Task requirements:
Render everything in the listing from the line containing "How far do [328,246]" down to its last line as a Markdown table with columns Row and Line, numbering each line and skipping blank lines. Leave the pictures out.

Records provided:

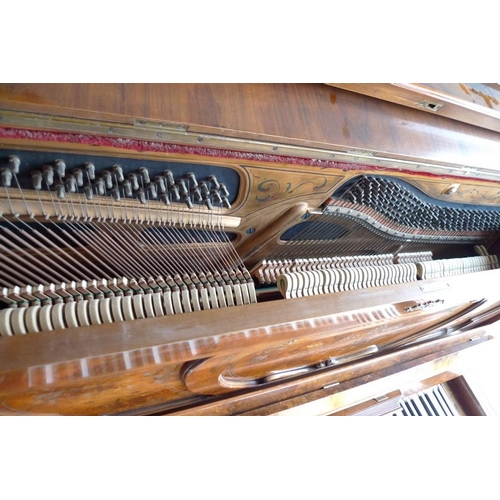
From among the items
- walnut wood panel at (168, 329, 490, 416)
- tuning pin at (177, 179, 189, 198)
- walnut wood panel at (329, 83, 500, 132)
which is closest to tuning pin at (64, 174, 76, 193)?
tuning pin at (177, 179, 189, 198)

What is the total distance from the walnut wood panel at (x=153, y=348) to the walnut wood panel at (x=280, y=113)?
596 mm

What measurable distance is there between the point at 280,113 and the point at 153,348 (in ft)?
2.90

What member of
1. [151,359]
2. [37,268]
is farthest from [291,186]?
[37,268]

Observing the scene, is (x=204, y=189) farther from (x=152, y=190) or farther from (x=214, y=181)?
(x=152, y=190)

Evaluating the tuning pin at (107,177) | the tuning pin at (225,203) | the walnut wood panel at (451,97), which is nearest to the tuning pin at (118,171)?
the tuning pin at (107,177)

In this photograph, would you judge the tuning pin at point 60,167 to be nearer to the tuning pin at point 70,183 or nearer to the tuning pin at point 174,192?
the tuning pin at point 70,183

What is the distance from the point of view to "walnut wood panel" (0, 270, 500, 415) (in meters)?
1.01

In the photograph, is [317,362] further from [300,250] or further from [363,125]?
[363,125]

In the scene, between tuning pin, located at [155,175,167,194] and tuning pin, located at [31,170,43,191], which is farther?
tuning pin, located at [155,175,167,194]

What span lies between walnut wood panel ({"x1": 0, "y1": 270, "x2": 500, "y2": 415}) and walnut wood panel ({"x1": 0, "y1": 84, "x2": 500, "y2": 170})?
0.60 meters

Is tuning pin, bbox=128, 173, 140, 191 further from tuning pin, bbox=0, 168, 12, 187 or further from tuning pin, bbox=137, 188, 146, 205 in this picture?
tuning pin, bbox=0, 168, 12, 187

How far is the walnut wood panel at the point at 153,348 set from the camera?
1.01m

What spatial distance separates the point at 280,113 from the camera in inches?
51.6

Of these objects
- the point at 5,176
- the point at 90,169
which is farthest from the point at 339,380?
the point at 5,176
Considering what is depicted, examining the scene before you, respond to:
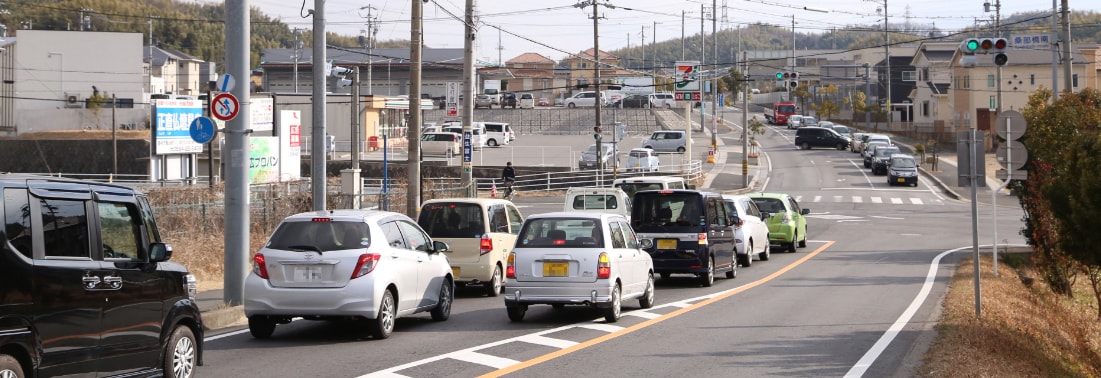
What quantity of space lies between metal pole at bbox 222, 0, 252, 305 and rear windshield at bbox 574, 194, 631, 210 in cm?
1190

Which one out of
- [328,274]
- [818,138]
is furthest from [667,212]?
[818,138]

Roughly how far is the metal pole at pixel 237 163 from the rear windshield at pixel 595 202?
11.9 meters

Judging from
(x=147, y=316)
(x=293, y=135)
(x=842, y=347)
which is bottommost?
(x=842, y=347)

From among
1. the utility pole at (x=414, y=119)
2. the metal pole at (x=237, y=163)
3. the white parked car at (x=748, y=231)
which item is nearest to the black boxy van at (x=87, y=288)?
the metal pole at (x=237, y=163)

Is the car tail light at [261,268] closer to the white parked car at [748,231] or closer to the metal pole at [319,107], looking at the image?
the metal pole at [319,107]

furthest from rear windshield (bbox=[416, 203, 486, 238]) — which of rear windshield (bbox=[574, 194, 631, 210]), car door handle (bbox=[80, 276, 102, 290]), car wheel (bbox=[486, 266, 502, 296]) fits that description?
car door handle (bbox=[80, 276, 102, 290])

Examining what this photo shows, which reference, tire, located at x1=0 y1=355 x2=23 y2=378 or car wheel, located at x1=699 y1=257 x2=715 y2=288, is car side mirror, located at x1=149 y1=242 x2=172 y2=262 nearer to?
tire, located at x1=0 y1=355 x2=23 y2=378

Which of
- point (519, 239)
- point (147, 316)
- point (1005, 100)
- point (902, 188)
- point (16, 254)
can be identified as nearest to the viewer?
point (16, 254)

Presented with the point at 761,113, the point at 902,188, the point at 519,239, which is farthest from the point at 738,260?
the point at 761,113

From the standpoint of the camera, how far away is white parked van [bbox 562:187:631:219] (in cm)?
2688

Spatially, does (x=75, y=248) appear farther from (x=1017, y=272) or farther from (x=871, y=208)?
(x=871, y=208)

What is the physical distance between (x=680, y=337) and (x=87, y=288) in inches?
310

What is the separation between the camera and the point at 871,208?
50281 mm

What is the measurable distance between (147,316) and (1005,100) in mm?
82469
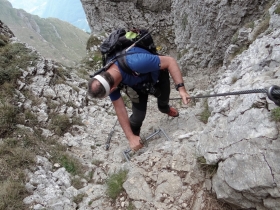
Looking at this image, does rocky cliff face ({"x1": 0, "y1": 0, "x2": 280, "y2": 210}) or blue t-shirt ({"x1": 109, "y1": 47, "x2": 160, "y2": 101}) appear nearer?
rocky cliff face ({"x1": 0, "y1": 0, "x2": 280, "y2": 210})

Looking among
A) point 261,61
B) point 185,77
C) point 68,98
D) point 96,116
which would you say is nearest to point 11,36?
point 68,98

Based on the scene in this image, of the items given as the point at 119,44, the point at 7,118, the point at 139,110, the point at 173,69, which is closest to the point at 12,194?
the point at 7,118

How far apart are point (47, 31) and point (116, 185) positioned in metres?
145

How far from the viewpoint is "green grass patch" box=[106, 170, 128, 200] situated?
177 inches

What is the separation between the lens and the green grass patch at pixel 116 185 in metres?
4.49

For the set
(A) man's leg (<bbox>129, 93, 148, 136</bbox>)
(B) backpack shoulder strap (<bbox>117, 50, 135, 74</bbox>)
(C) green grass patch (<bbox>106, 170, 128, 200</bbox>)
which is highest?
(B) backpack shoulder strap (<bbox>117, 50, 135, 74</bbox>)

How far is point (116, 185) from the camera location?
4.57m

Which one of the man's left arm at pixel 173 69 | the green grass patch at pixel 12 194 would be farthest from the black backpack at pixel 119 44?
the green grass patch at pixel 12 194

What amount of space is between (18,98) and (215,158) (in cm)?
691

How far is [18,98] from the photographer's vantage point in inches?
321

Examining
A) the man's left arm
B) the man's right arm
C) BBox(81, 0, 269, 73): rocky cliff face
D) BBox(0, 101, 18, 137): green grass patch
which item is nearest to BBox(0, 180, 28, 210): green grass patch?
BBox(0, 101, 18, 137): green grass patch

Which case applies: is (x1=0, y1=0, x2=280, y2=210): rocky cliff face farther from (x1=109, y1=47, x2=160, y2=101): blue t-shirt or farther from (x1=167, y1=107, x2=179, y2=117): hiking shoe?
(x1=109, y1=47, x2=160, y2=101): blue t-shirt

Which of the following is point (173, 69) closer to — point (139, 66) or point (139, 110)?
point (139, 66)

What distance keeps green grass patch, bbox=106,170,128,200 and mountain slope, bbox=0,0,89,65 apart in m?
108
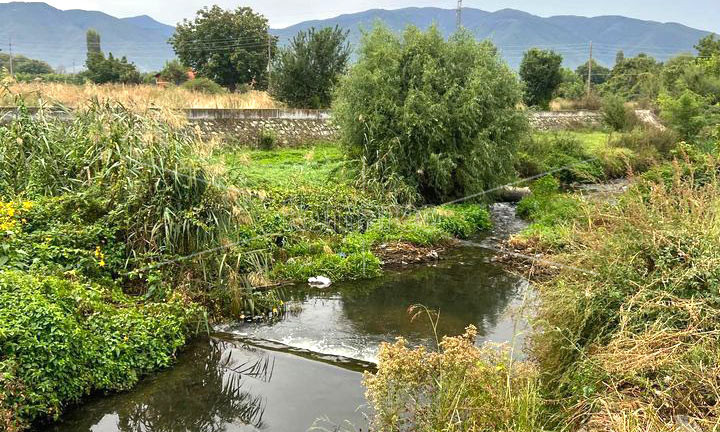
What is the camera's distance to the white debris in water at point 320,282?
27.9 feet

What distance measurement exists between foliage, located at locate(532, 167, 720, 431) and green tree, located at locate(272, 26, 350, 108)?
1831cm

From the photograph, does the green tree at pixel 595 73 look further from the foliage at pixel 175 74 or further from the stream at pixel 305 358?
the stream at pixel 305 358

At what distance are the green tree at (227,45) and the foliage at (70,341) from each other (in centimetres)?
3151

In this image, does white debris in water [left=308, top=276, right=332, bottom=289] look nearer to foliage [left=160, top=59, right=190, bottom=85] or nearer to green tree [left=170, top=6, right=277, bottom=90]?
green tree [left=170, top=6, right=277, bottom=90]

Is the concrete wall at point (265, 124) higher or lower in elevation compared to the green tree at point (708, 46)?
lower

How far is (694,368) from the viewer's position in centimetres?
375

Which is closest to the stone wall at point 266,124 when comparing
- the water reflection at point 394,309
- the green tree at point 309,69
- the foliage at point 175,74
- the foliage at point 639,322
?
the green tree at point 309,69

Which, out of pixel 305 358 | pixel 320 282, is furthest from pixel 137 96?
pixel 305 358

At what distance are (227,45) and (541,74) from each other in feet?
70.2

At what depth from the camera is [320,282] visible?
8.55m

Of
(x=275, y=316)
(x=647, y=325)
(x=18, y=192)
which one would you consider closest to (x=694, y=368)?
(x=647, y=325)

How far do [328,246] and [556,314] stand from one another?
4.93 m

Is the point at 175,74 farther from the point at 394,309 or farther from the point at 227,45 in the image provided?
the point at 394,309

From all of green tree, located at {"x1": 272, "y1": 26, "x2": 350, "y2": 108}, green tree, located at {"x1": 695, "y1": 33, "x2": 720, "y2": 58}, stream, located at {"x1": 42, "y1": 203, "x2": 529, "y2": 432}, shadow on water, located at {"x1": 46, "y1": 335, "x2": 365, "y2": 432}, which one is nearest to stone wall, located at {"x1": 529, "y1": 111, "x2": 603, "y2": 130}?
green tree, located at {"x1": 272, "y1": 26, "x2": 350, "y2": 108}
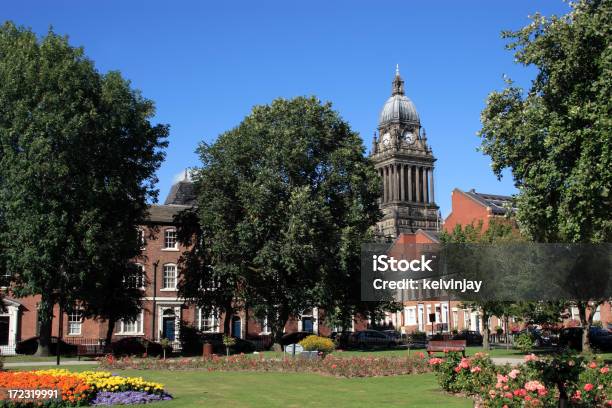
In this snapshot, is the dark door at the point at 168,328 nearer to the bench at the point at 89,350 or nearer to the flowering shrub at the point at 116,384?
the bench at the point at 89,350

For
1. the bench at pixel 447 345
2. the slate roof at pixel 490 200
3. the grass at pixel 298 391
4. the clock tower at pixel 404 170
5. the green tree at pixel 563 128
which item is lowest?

Completed task:
| Row | Line |
|---|---|
| 1 | How far do [328,246] and [556,314] stand from one another? |
| 2 | 4.93 m |
| 3 | Is the point at 175,74 farther from the point at 394,309 or farther from the point at 227,45 in the image provided? |
| 4 | the point at 394,309 |
| 5 | From all of green tree, located at {"x1": 272, "y1": 26, "x2": 350, "y2": 108}, green tree, located at {"x1": 695, "y1": 33, "x2": 720, "y2": 58}, stream, located at {"x1": 42, "y1": 203, "x2": 529, "y2": 432}, shadow on water, located at {"x1": 46, "y1": 335, "x2": 365, "y2": 432}, which one is nearest to stone wall, located at {"x1": 529, "y1": 111, "x2": 603, "y2": 130}? |
| 6 | green tree, located at {"x1": 272, "y1": 26, "x2": 350, "y2": 108} |
| 7 | In this snapshot, is the dark door at the point at 168,328 nearer to the bench at the point at 89,350 or nearer to the flowering shrub at the point at 116,384? |
| 8 | the bench at the point at 89,350 |
| 9 | For |
| 10 | 1. the bench at pixel 447 345 |
| 11 | 2. the slate roof at pixel 490 200 |
| 12 | 3. the grass at pixel 298 391 |
| 13 | 4. the clock tower at pixel 404 170 |
| 14 | 5. the green tree at pixel 563 128 |
| 15 | which item is lowest? |